TEXTO DE ORIGEM
□ □ □ □ □

Silvero Pereira Foto: Reprodução / Facebook |
Silvero Pereira com 31 anos de idade já é considerado um dos grandes atores de
Fortaleza. O teatro está em sua mente e coração. As inquietudes transformam-se arte no palco. Além de ator, ele é professor, diretor, pesquisador, produtor,
figurinista assim é o jovem que tem na sua bagagem muita história para contar.
Em uma entrevista pingue-pongue o artista fala sobre a sua história, a importância da
profissão em sua vida, assim como o conceito dos seus espetáculos. Confira.
Silvero é considerado pelo o seu público como a vedete do teatro cearense. O ator vem desenvolvendo um trabalho significativo que une pesquisa, experimentação estética/artística e comprometimento político com as questões do movimento Lésbicas, Gays, Bissexuais, Travestis, Transexuais e Transgêneros (LGBTTT). O artista enfatiza que a sua fonte de inspiração é a sociedade em geral.
A infância
Lucas Almeida: Você começou a trabalhar muito cedo, aos 12 anos de idade. Como foi
esse período em sua vida?
Silvero Pereira: Éramos uma família “pobre de jó” que comíamos apenas arroz no almoço e jantar. Já o café da manhã tinha de ser pipoca, porque era o que mais rendia para os cinco filhos. Assim, trabalhar muito cedo era uma forma de ajudar nas despesas. Entretanto, minha mãe sempre me incentivou muito nos estudos, trabalhar sim, mas desde que continuasse estudando. Foi uma fase difícil porque tive pouco da infância, pouco tempo para vivê-la. Mas essa fase também me fez amadurecer muito rápido e aprender a correr atrás das coisas e dos sonhos.
LA: Hoje, você tem contato com a sua família?
SP: Tenho ótima relação familiar. Sempre que posso vou à Mombaça, interior do
Ceará, e fico dias com a minha família e os meus sobrinhos. Mas devido a minha
agenda isso ficou cada vez mais complicado.
O teatro
LA: Por que fazer teatro?
SP: Hoje? Porque não sei fazer outra coisa que me der mais prazer, felicidade e
satisfação.
LA: Quais as dificuldades que existiam e que ainda existem para exercer a sua
profissão?
SP: Respeito profissional, contratos de qualidade e políticas públicas culturais
descentes e eficientes.
Foto: Divulgação |
LA: Você tem algum apoio do Governo, empresas privadas?
SP: Nada, sou produtor independente.
LA: Sua fonte inspiração?
SP: A sociedade em geral.
LA: Qual a reação da plateia ao ver os seus espetáculos?
SP: Outro dia ouvi duas coisas bem legais de espectadores. A primeira dizia que eu sou
a “vedete do teatro cearense”. Já a segunda, e a que me deixa mais feliz, foi que ele
disse que eu popularizei o teatro em Fortaleza, contribui para transformar o teatro em
algo “mais povão”.

□ □ □ □ □

O QUE SE PEDE
Prossiga com a entrevista com Silvero Pereira a partir da última fala apresentada. Os registros não têm nenhuma ligação com a entrevista com Silvero Pereira.

INFORMAÇÕES FORNECIDAS
□ □ □ □ □

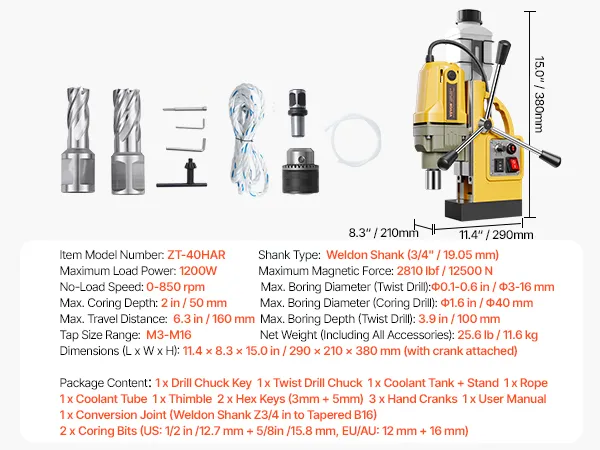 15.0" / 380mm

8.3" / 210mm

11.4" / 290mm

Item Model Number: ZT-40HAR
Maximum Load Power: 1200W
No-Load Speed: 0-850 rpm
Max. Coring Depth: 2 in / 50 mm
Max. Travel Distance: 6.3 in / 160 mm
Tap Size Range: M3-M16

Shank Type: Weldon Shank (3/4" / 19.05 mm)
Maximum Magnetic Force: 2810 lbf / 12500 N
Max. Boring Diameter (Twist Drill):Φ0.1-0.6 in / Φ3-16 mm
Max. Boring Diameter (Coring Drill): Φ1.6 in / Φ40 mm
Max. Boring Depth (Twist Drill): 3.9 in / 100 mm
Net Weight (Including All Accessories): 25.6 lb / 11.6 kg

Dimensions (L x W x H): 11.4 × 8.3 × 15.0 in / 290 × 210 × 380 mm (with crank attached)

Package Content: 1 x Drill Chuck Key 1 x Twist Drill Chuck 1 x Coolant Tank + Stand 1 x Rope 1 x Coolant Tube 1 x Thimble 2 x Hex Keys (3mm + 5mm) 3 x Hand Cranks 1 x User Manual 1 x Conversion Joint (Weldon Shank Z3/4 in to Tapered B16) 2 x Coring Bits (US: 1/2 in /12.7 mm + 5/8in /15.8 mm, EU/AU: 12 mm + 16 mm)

□ □ □ □ □

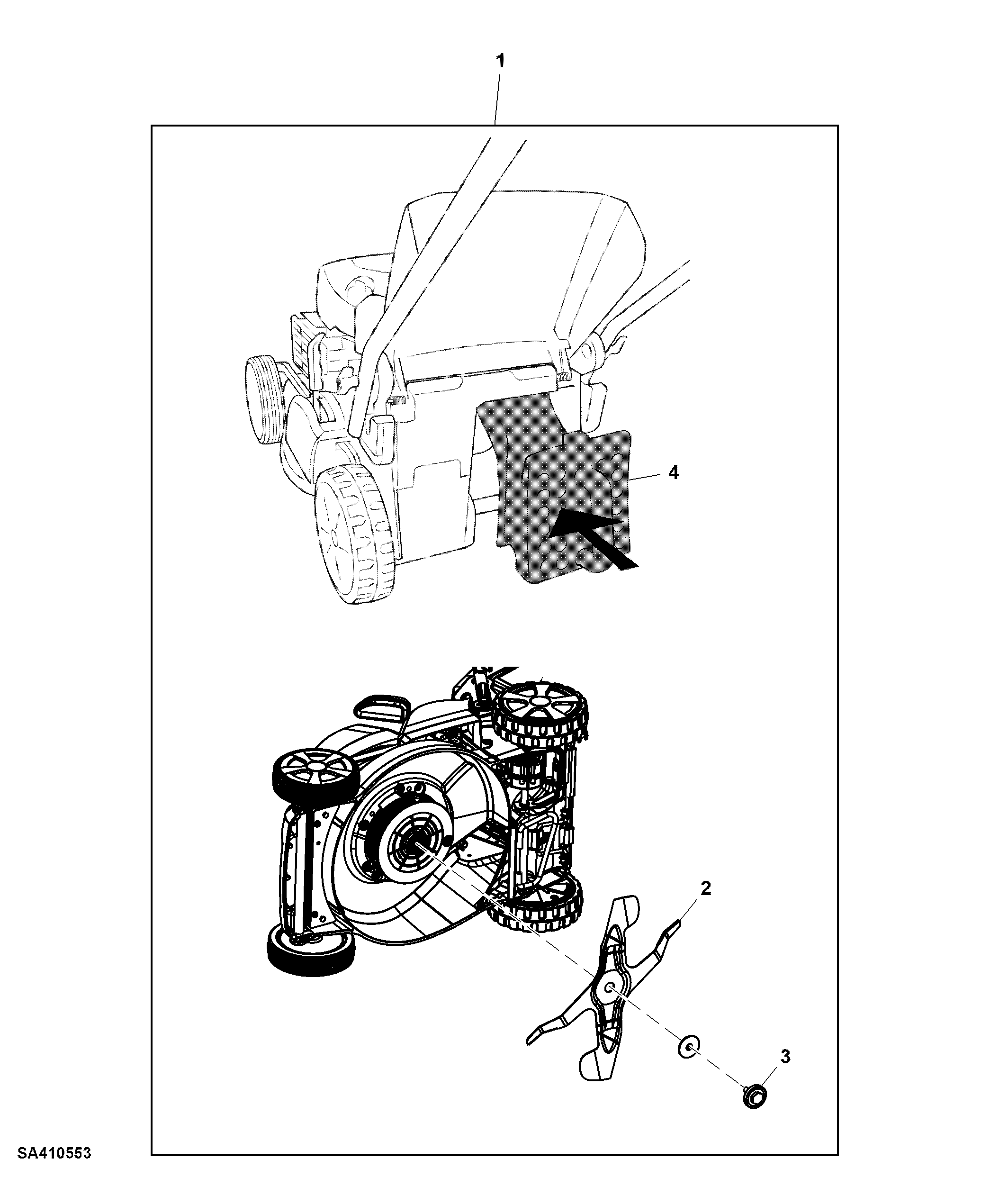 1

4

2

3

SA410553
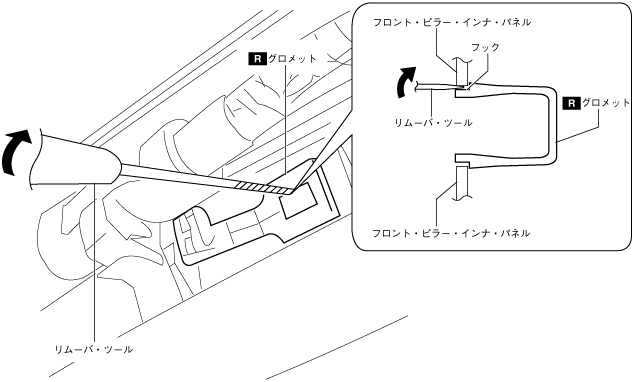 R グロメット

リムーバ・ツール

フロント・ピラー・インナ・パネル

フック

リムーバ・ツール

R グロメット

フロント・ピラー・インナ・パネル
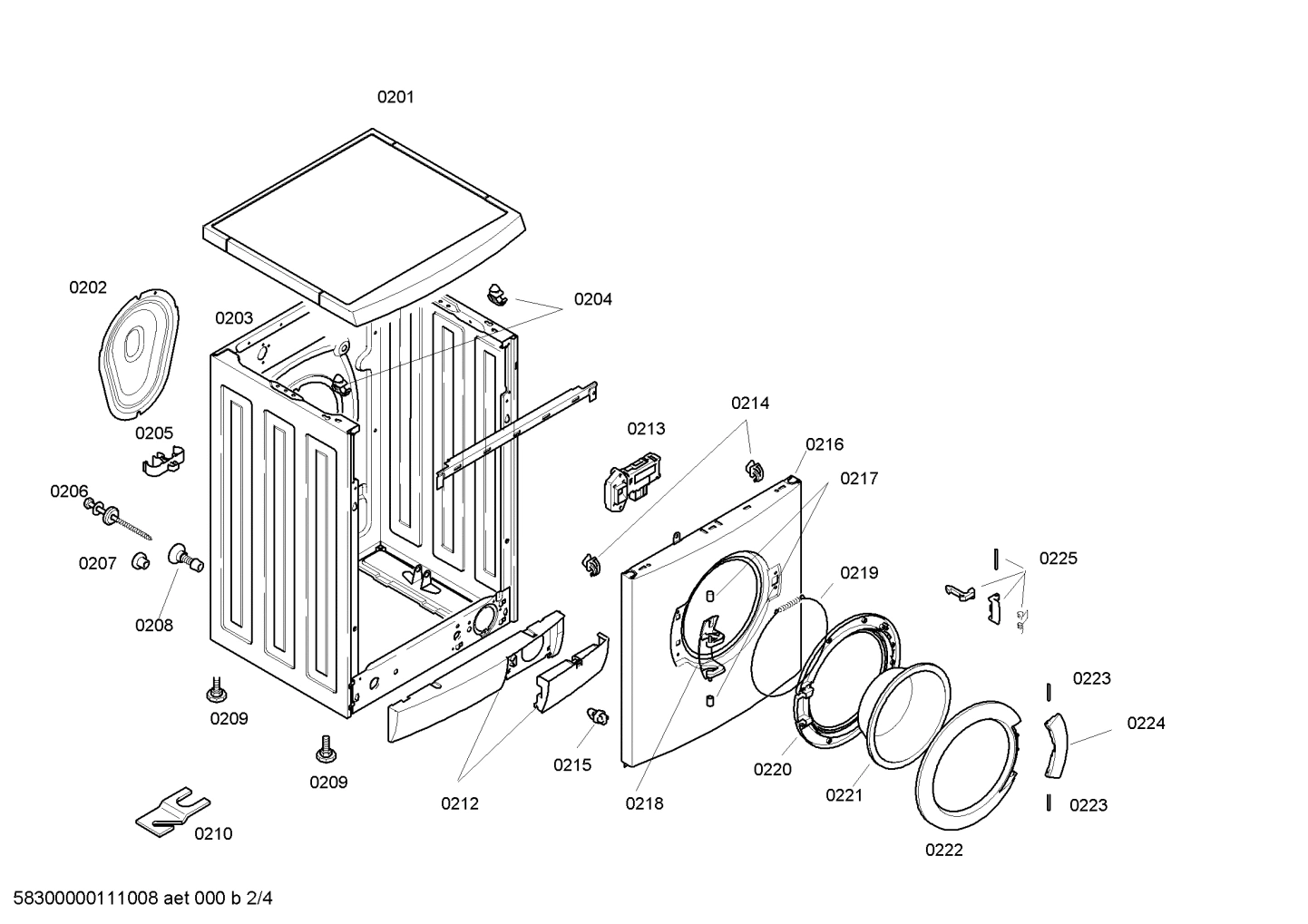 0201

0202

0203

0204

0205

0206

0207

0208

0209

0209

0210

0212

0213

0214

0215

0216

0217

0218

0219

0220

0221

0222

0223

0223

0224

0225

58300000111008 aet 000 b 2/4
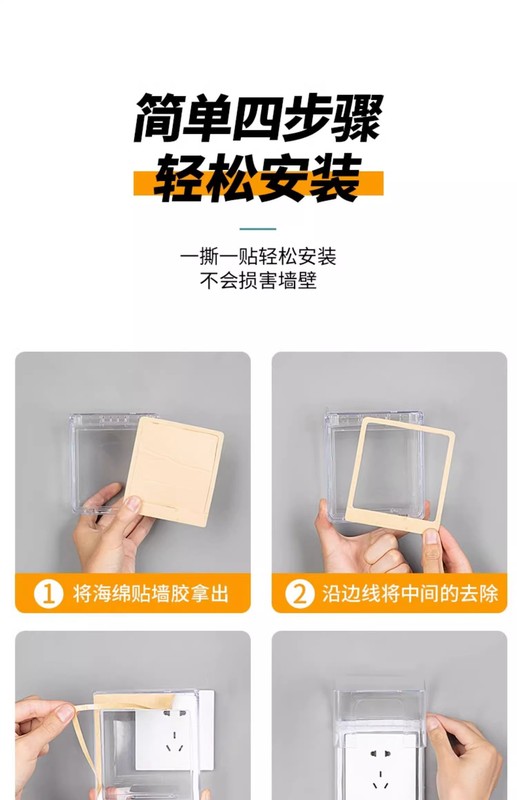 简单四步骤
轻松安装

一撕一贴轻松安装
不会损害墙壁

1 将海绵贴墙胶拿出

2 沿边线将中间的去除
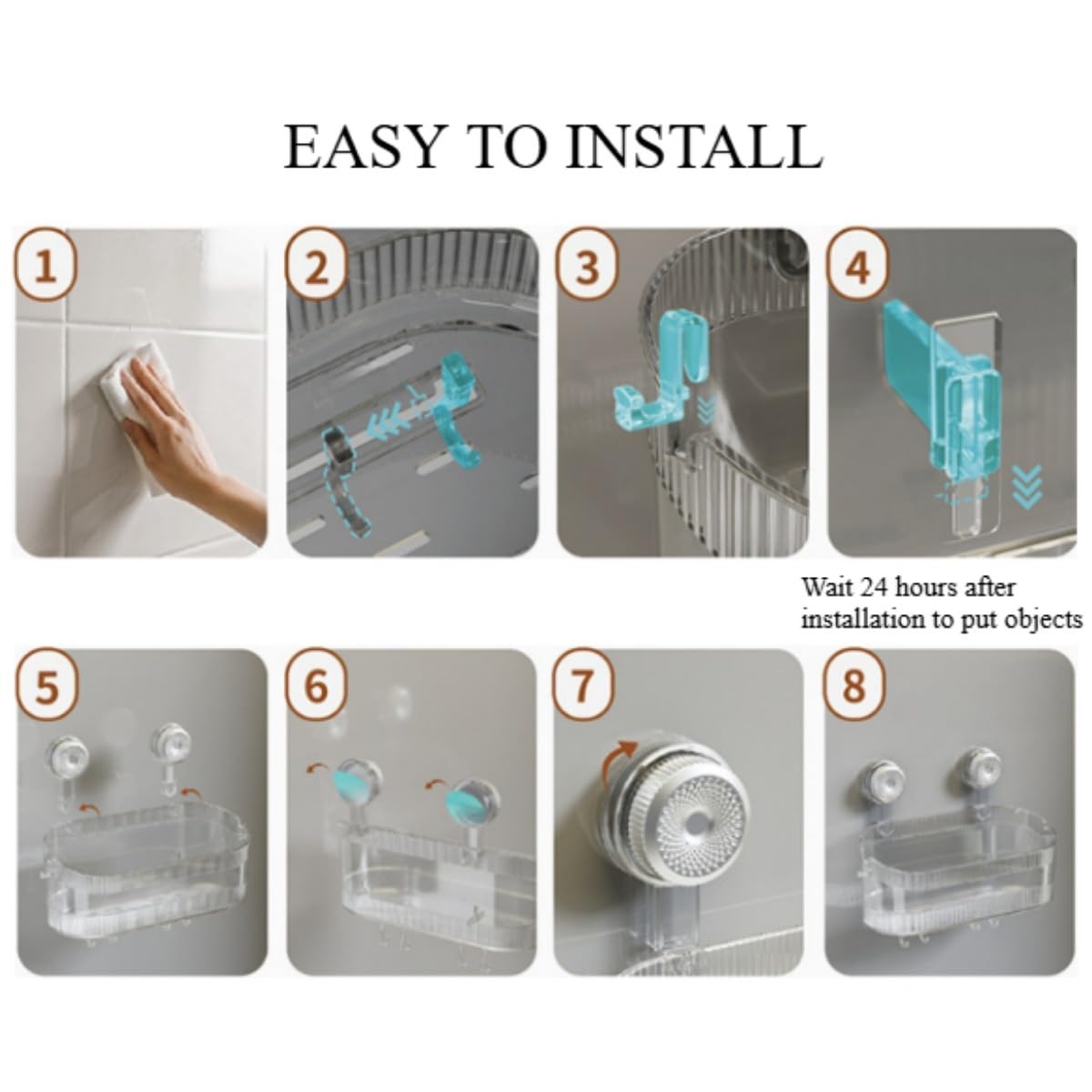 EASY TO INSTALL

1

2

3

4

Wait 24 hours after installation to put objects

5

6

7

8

□ □ □ □ □

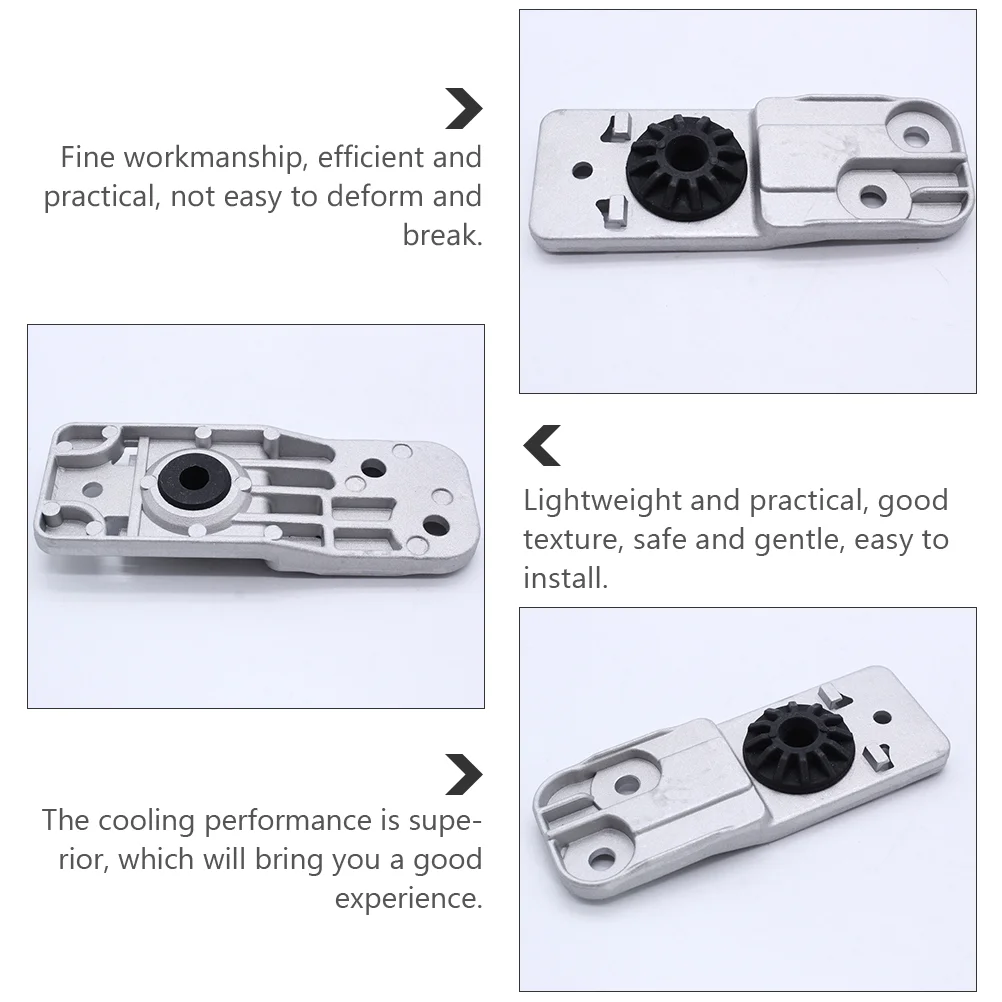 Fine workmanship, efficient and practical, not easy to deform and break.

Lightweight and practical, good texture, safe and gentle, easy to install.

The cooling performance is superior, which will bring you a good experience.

□ □ □ □ □

RESULTADO DO EXERCÍCIO
LA: Cerca de 250 apresentações do mesmo espetáculo (Uma Flor de Dama). Orgulho?
SP: Hoje são 369 apresentações em 10 anos de trabalho. Tenho muito orgulho disso, mas tenho muita certeza que nada é para sempre, por isso estudo, reinvento e sigo experimentando.
LA: Ator, dramaturgo, diretor, professor de teatro, dançarino. Algo a mais?
SP: [Rsrsrs] Maquiador, iluminador, sonoplasta, aderecista, militante, produtor,
figurinista. Eu entrei no teatro com os dois pés, fiz questão de aprender um pouco de
cada área para saber exatamente onde devo agir.
La: Qual a sua “missão” como professor de teatro e ator?
SP: Eu já disse uma vez que “o teatro me salvou”. Se não tivesse conhecido o teatro
não sei para onde teria ido tanta inquietação. Portanto, quero isso. Não é salvar as pessoas, quero que elas descubram no teatro aquilo que consegui ver e que me transformou.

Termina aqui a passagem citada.